▸ **Goal**: Please copy every one of the records below word for word, keeping each line unchanged.

[Stored dataset records]
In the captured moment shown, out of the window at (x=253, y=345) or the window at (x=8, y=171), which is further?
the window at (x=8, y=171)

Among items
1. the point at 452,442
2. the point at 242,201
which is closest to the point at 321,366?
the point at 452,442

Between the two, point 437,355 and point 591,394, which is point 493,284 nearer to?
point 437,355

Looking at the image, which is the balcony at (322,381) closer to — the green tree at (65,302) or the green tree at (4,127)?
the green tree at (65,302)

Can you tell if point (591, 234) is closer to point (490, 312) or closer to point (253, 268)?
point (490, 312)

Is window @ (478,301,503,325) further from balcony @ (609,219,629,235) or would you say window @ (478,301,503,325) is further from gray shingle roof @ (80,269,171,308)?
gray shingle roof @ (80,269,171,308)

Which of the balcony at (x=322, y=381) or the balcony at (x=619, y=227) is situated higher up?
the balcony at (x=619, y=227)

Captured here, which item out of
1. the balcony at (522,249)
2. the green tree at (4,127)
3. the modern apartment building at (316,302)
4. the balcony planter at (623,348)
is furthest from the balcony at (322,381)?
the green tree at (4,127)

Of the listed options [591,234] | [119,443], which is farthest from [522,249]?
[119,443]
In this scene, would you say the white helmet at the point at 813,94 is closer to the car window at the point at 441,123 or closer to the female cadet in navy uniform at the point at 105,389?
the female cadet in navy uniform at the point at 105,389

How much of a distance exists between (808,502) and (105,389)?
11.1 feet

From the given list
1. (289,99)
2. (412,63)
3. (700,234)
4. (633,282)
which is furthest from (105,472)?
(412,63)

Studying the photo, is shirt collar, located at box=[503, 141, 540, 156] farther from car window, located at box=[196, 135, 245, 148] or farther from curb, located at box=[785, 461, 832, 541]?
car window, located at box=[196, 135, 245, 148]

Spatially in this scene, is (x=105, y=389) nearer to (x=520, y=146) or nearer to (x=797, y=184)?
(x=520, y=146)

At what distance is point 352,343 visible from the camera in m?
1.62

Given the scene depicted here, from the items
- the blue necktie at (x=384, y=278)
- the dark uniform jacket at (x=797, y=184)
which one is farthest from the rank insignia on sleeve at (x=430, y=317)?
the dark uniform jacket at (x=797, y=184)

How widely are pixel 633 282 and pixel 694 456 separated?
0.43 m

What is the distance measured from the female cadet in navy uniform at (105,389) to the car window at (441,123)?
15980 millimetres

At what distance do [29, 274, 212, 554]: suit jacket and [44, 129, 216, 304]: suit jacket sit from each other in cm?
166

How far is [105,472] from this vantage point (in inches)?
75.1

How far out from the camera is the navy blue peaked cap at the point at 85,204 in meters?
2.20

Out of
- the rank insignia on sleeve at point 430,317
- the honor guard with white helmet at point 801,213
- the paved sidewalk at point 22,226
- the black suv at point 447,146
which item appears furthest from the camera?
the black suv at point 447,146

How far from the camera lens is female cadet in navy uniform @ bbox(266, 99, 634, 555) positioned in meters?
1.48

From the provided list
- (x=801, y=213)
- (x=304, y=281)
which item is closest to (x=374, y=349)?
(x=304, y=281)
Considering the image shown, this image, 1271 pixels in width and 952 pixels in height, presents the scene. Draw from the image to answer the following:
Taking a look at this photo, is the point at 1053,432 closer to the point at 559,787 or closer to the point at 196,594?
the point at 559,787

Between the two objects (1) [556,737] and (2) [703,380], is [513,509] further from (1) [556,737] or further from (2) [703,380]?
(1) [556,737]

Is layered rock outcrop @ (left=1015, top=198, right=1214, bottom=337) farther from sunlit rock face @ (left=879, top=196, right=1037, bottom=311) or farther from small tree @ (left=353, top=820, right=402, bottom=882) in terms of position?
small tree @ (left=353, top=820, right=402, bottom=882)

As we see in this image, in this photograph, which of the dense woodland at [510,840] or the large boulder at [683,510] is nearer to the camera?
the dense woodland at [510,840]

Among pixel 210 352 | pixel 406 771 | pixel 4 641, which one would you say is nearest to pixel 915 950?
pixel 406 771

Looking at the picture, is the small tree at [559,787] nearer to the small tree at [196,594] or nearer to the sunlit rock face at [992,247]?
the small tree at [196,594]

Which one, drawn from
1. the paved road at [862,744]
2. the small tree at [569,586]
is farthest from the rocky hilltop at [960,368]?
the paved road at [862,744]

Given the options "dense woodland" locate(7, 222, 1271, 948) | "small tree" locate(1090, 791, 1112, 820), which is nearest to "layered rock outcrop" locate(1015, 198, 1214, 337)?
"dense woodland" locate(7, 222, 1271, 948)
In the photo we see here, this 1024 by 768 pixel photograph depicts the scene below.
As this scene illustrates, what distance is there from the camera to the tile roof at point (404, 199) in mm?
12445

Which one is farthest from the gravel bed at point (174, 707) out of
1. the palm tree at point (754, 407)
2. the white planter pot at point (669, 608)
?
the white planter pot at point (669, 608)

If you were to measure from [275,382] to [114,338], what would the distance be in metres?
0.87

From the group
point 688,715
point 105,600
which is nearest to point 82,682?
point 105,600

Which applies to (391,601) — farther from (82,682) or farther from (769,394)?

▸ **Full solution**:
In the captured moment shown, out of the window at (x=253, y=345) or the window at (x=8, y=171), which is further?
the window at (x=8, y=171)

Among items
1. the point at 452,442
2. the point at 242,201
which is closest to the point at 321,366?
the point at 452,442

Between the two, point 437,355 and point 591,394, which is point 493,284 nearer to?
point 437,355

Looking at the image, which is the balcony at (322,381) closer to — the green tree at (65,302) or the green tree at (4,127)?
the green tree at (65,302)

Can you tell if point (591, 234) is closer to point (490, 312) or closer to point (253, 268)?
point (490, 312)

Is window @ (478,301,503,325) further from balcony @ (609,219,629,235) or would you say window @ (478,301,503,325) is further from gray shingle roof @ (80,269,171,308)?
gray shingle roof @ (80,269,171,308)

Which of the balcony at (x=322, y=381) or the balcony at (x=619, y=227) is situated higher up?
the balcony at (x=619, y=227)

Captured here, which item out of
1. the balcony at (522,249)
2. the green tree at (4,127)
3. the modern apartment building at (316,302)
4. the balcony planter at (623,348)
is furthest from the balcony at (322,381)?
the green tree at (4,127)

Of the listed options [591,234] | [119,443], which is farthest from [522,249]?
[119,443]
In this scene, would you say the white helmet at the point at 813,94 is closer to the car window at the point at 441,123 or closer to the female cadet in navy uniform at the point at 105,389?
the female cadet in navy uniform at the point at 105,389

How much of a distance exists between (808,502) and (105,389)?
11.1 feet

From the given list
1. (289,99)
2. (412,63)
3. (700,234)
4. (633,282)
which is furthest from (105,472)?
(412,63)

Studying the photo, is shirt collar, located at box=[503, 141, 540, 156] farther from car window, located at box=[196, 135, 245, 148] or farther from curb, located at box=[785, 461, 832, 541]?
car window, located at box=[196, 135, 245, 148]

Spatially in this scene, is (x=105, y=389) nearer to (x=520, y=146) or nearer to (x=797, y=184)?
(x=520, y=146)

At what distance is point 352,343 visible from the camera in m?
1.62

Given the scene depicted here, from the items
- the blue necktie at (x=384, y=278)
- the dark uniform jacket at (x=797, y=184)
which one is farthest from the rank insignia on sleeve at (x=430, y=317)?
the dark uniform jacket at (x=797, y=184)

How widely are pixel 633 282 and pixel 694 456 separated?
0.43 m

What is the distance measured from the female cadet in navy uniform at (105,389) to the car window at (441,123)?
15980 millimetres

At what distance do [29, 274, 212, 554]: suit jacket and [44, 129, 216, 304]: suit jacket sit from each other in cm?
166

How far is [105,472] from this vantage point (in inches)?
75.1

How far out from the camera is the navy blue peaked cap at the point at 85,204 in meters?
2.20

Out of
- the rank insignia on sleeve at point 430,317
- the honor guard with white helmet at point 801,213
- the paved sidewalk at point 22,226
- the black suv at point 447,146
which item appears furthest from the camera?
the black suv at point 447,146

How far from the camera lens is female cadet in navy uniform @ bbox(266, 99, 634, 555) positioned in meters?
1.48

From the provided list
- (x=801, y=213)
- (x=304, y=281)
which item is closest to (x=374, y=349)?
(x=304, y=281)
Considering the image shown, this image, 1271 pixels in width and 952 pixels in height, presents the scene. Draw from the image to answer the following:
Taking a look at this photo, is the point at 1053,432 closer to the point at 559,787 or closer to the point at 196,594?
the point at 559,787

Between the two objects (1) [556,737] and (2) [703,380], is [513,509] further from (1) [556,737] or further from (2) [703,380]?
(1) [556,737]

Is layered rock outcrop @ (left=1015, top=198, right=1214, bottom=337) farther from sunlit rock face @ (left=879, top=196, right=1037, bottom=311) or farther from small tree @ (left=353, top=820, right=402, bottom=882) in terms of position?
small tree @ (left=353, top=820, right=402, bottom=882)

As we see in this image, in this photograph, which of the dense woodland at [510,840] or the large boulder at [683,510] is nearer to the camera?
the dense woodland at [510,840]

Among pixel 210 352 | pixel 406 771 | pixel 4 641, which one would you say is nearest to pixel 915 950?
pixel 406 771

Looking at the picture, is the small tree at [559,787] nearer to the small tree at [196,594] or nearer to the sunlit rock face at [992,247]?
the small tree at [196,594]

Which one, drawn from
1. the paved road at [862,744]
2. the small tree at [569,586]
is farthest from the rocky hilltop at [960,368]?
the paved road at [862,744]

Given the options "dense woodland" locate(7, 222, 1271, 948) | "small tree" locate(1090, 791, 1112, 820), which is nearest to "layered rock outcrop" locate(1015, 198, 1214, 337)?
"dense woodland" locate(7, 222, 1271, 948)
In the photo we see here, this 1024 by 768 pixel photograph depicts the scene below.
As this scene illustrates, what distance is there from the camera to the tile roof at point (404, 199) in mm?
12445

Which one is farthest from the gravel bed at point (174, 707) out of
1. the palm tree at point (754, 407)
2. the white planter pot at point (669, 608)
?
the white planter pot at point (669, 608)

If you were to measure from [275,382] to [114,338], what would the distance be in metres?
0.87

From the group
point 688,715
point 105,600
which is nearest to point 82,682?
point 105,600

Which applies to (391,601) — farther from (82,682) or farther from (769,394)?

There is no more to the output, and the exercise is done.